_THE TASK_. Search the listing below for the string "CampaignID", then copy every line it appears in.

_INPUT RECORDS_.

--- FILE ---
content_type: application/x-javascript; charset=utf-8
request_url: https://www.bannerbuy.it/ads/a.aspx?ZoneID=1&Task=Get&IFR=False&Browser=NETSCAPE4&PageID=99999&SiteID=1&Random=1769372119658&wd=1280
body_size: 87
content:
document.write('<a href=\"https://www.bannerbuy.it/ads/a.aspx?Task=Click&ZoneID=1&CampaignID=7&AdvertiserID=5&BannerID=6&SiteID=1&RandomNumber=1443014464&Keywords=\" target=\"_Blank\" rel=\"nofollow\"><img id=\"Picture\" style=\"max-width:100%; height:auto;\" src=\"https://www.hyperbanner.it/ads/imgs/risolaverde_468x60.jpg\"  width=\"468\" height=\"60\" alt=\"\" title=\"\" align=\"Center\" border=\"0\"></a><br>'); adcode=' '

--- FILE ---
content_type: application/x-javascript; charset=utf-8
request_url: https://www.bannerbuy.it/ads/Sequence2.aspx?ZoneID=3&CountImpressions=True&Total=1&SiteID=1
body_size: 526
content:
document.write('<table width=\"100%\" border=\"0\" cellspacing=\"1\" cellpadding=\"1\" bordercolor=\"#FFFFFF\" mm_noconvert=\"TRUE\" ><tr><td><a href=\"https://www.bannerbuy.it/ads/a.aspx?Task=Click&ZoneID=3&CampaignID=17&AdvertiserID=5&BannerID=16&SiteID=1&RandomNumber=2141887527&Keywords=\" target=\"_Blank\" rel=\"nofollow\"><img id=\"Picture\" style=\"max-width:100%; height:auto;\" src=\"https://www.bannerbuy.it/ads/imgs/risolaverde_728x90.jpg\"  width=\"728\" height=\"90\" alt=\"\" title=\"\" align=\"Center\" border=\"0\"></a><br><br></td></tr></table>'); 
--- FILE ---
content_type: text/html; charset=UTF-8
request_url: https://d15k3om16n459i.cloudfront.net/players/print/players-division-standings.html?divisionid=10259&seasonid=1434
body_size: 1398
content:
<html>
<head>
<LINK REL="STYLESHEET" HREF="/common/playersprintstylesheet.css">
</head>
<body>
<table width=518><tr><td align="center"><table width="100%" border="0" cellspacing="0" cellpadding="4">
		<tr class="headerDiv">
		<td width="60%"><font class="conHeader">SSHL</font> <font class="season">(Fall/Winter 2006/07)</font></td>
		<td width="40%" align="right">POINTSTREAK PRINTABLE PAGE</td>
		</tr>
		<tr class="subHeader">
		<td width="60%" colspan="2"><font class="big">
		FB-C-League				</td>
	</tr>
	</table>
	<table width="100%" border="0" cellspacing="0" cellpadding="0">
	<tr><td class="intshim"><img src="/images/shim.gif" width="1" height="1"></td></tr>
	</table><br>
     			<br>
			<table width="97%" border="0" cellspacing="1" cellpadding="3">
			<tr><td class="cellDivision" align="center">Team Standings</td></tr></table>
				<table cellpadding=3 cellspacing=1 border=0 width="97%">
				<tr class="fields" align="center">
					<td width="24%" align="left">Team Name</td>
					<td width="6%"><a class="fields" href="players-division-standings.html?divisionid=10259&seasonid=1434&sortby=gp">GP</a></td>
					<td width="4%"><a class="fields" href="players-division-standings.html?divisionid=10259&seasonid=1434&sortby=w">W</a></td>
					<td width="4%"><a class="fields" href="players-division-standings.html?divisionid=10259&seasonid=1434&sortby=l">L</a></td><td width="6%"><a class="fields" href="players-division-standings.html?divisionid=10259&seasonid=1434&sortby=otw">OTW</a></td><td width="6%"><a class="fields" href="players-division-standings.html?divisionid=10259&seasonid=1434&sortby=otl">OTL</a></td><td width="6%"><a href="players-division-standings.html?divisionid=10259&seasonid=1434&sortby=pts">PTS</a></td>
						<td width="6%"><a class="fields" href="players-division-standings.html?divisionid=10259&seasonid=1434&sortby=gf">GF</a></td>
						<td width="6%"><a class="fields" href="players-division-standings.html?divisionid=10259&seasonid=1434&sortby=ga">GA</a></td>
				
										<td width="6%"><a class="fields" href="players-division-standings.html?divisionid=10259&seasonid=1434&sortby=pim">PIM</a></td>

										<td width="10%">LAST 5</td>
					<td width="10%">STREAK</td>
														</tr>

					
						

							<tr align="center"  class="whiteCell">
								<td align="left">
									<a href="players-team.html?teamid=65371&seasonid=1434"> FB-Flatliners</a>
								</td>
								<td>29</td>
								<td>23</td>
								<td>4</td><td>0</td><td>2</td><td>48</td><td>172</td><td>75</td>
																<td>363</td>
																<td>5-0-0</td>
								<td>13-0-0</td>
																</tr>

_TASK RESPONSE_.
document.write('<a href=\"https://www.bannerbuy.it/ads/a.aspx?Task=Click&ZoneID=1&CampaignID=7&AdvertiserID=5&BannerID=6&SiteID=1&RandomNumber=1443014464&Keywords=\" target=\"_Blank\" rel=\"nofollow\"><img id=\"Picture\" style=\"max-width:100%; height:auto;\" src=\"https://www.hyperbanner.it/ads/imgs/risolaverde_468x60.jpg\"  width=\"468\" height=\"60\" alt=\"\" title=\"\" align=\"Center\" border=\"0\"></a><br>'); adcode=' '
document.write('<table width=\"100%\" border=\"0\" cellspacing=\"1\" cellpadding=\"1\" bordercolor=\"#FFFFFF\" mm_noconvert=\"TRUE\" ><tr><td><a href=\"https://www.bannerbuy.it/ads/a.aspx?Task=Click&ZoneID=3&CampaignID=17&AdvertiserID=5&BannerID=16&SiteID=1&RandomNumber=2141887527&Keywords=\" target=\"_Blank\" rel=\"nofollow\"><img id=\"Picture\" style=\"max-width:100%; height:auto;\" src=\"https://www.bannerbuy.it/ads/imgs/risolaverde_728x90.jpg\"  width=\"728\" height=\"90\" alt=\"\" title=\"\" align=\"Center\" border=\"0\"></a><br><br></td></tr></table>'); 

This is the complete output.